Define the Team’s Capacity
The team members are not always available within the sprint due to various reasons like planned vacations, holidays, and allocation to other projects. Therefore, you must know the team’s capacity before committing to the sprint backlog. If there are any time constraints, consider talking with managers to allocate the time from other resources. That way, you get them to commit to the mandatory work without any hindrance.
Also, before the sprint planning begins, set the team velocity, which defines how much work the team must complete within one sprint. This velocity stems from considering several factors like the prior sprint experience, the number of backlog items, and team deliverables.

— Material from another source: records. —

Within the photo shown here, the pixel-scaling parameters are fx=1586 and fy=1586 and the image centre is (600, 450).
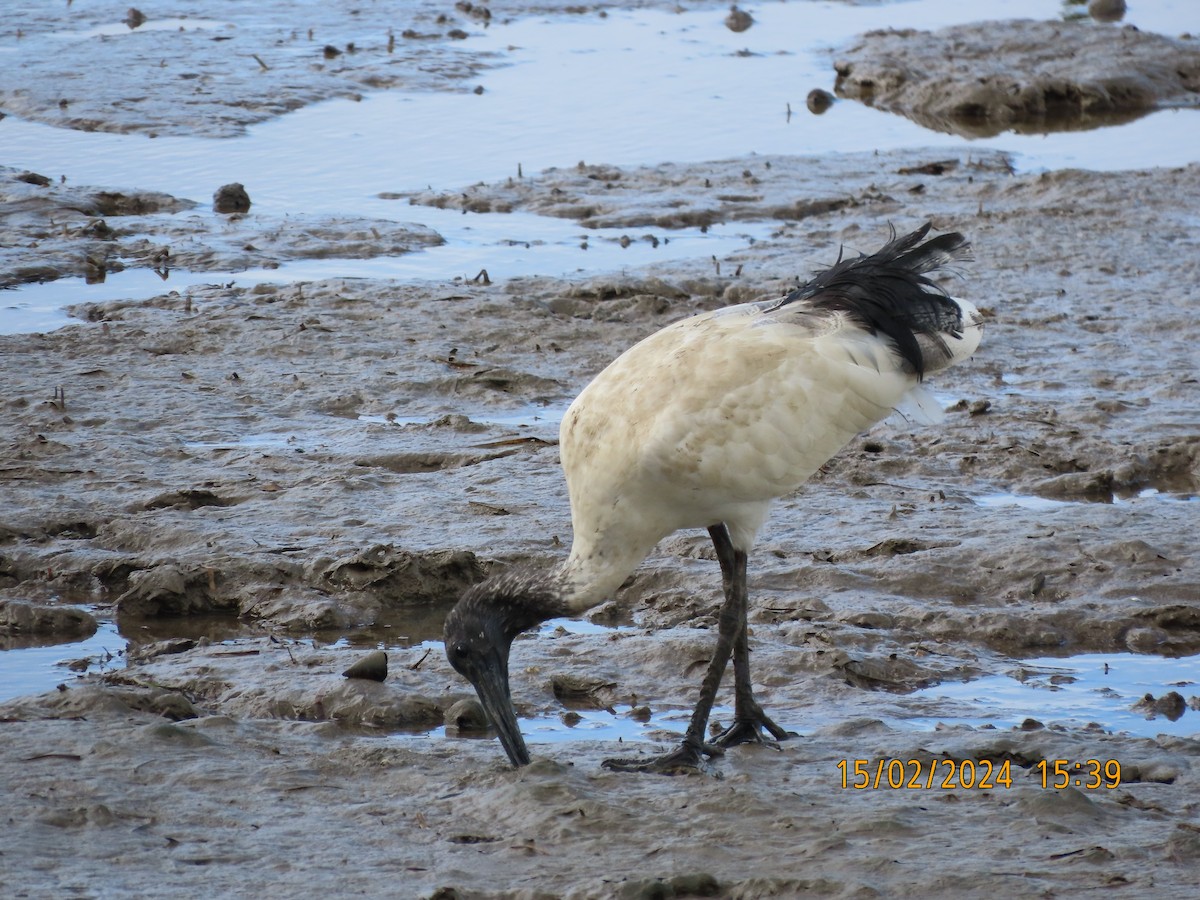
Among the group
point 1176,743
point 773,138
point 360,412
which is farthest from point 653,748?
point 773,138

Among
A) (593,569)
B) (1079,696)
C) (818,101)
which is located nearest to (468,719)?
(593,569)

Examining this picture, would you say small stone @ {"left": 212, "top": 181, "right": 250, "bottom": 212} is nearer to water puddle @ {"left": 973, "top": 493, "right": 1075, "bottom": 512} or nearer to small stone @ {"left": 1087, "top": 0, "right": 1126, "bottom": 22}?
water puddle @ {"left": 973, "top": 493, "right": 1075, "bottom": 512}

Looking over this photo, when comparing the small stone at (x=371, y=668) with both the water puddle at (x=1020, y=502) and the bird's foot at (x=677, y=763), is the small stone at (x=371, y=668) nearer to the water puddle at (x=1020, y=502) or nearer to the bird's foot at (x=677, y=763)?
the bird's foot at (x=677, y=763)

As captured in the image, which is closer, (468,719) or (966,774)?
(966,774)

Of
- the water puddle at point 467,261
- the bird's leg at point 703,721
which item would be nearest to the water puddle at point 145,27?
the water puddle at point 467,261

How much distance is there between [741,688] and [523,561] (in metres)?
1.59

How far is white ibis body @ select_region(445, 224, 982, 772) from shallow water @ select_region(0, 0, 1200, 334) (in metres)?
5.56

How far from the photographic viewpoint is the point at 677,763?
5.00 metres

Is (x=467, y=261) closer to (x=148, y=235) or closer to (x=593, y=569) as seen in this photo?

In addition, you must consider the impact of dependencies within each user story and outside dependencies. It is best to avoid planning stories dependent on each other because it underutilizes the resources for some time until the others complete the dependent work.
Plan the Sprint Planning Meeting
While the team is doing all the prior work, it is the Scrum Master’s responsibility to plan the sprint planning session. The planning meeting must happen in an allocated time at the end of each sprint, along with the sprint review. The Scrum Master must sync up with the team and discuss if there are any special things to discuss that must give the higher priority at the meeting, any other people that must participate, and so on. This groundwork helps the Scrum Master run an effective and productive planning meeting that generates a robust sprint plan.
The length of the sprint planning meeting is also an important thing the team must first determine. In general, the number of hours the team must spend on the planning depends on the sprint length. For example, if the sprint spans two weeks, this meeting lasts for four hours or more. However, this is not a static period sometimes; the meeting drags on for more hours or finishes earlier than normal. In scenarios where the planning drags for more than the allotted time, split the meeting into two parts and hold it on two consecutive days. In addition, you must consider the availability of key stakeholders when allocating a fixed time for the meeting.
Execute the Sprint Planning Meeting
Once the preparations are ready, and the team has identified all the user stories and tasks to undertake, it is time to hold the sprint planning meeting. The Scrum Master leads the planning meeting. The team lead presents the sprint plan and the rationale behind each selection. Then the product owners provide their feedback where necessary. The entire team has the opportunity to discuss any clarifications they require from the product owners and other stakeholders during the planning session.
After completing the sprint planning session, the team has a solid plan in hand for the upcoming sprint where they start working straight away. Effective sprint planning in a software development environment leads to delivering shippable products to the market at the end of each sprint.